Exactly and only the lines from the one with "Which member from" through the end of the listing are to be transcribed, both ends included.

-- Start Stored records --

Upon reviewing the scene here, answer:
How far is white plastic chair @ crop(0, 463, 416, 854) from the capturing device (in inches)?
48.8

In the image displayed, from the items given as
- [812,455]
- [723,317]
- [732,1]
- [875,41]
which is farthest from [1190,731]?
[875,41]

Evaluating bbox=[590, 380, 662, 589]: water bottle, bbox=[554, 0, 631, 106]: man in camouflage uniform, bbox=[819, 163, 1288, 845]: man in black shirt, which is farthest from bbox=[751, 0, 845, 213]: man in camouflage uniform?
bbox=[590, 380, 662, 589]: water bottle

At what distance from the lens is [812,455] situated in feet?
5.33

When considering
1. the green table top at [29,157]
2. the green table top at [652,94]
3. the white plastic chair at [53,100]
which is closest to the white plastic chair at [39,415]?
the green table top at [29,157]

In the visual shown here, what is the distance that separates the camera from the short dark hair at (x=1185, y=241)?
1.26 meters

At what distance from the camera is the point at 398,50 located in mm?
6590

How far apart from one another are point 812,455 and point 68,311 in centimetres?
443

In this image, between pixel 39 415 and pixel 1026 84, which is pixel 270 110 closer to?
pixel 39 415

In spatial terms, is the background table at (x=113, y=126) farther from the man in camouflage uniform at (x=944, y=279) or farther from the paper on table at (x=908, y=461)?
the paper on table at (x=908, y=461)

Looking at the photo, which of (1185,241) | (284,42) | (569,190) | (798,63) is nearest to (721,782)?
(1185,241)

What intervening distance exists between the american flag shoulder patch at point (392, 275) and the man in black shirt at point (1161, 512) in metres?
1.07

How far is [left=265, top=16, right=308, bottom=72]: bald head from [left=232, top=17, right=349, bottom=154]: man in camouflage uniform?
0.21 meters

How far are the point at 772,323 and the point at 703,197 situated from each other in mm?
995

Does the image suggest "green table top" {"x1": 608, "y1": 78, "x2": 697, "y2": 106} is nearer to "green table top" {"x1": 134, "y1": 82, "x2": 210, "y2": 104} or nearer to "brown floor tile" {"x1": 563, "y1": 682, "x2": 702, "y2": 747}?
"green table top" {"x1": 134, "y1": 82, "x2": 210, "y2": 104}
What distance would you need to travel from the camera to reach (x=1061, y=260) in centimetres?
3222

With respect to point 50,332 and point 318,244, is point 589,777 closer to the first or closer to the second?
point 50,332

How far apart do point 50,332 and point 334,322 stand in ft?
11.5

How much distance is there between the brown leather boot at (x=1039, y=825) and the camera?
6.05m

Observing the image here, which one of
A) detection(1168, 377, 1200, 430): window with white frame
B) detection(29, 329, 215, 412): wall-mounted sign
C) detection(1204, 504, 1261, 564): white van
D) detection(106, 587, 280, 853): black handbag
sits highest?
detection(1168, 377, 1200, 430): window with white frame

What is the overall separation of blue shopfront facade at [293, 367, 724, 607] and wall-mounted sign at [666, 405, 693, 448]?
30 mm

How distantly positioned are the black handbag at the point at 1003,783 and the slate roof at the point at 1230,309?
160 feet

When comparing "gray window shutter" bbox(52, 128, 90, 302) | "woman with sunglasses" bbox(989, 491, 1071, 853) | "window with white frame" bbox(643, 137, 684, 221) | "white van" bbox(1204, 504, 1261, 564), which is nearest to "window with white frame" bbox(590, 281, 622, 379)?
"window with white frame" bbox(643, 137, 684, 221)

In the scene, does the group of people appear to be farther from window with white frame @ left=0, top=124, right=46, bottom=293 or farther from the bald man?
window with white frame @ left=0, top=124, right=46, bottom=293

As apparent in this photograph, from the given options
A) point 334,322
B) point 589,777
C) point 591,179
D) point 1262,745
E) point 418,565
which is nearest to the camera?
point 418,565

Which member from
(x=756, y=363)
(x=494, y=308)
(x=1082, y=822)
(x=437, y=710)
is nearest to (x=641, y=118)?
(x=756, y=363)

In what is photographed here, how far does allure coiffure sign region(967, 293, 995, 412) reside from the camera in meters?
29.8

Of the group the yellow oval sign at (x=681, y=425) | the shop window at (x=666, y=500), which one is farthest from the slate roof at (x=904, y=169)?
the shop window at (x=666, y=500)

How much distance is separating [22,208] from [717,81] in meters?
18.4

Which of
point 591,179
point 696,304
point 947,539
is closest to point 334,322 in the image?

-- End Stored records --

== Answer in full ==
Which member from
(x=756, y=363)
(x=494, y=308)
(x=1082, y=822)
(x=437, y=710)
is nearest to (x=641, y=118)?
(x=756, y=363)

In what is photographed here, how far does allure coiffure sign region(967, 293, 995, 412) reside from the camera in meters?
29.8

Of the group the yellow oval sign at (x=681, y=425) | the shop window at (x=666, y=500), which one is farthest from the slate roof at (x=904, y=169)?
the shop window at (x=666, y=500)

How much distance is separating [22,208] from [717,81] in meters?
18.4

Which of
point 591,179
point 696,304
point 947,539
is closest to point 334,322 in the image?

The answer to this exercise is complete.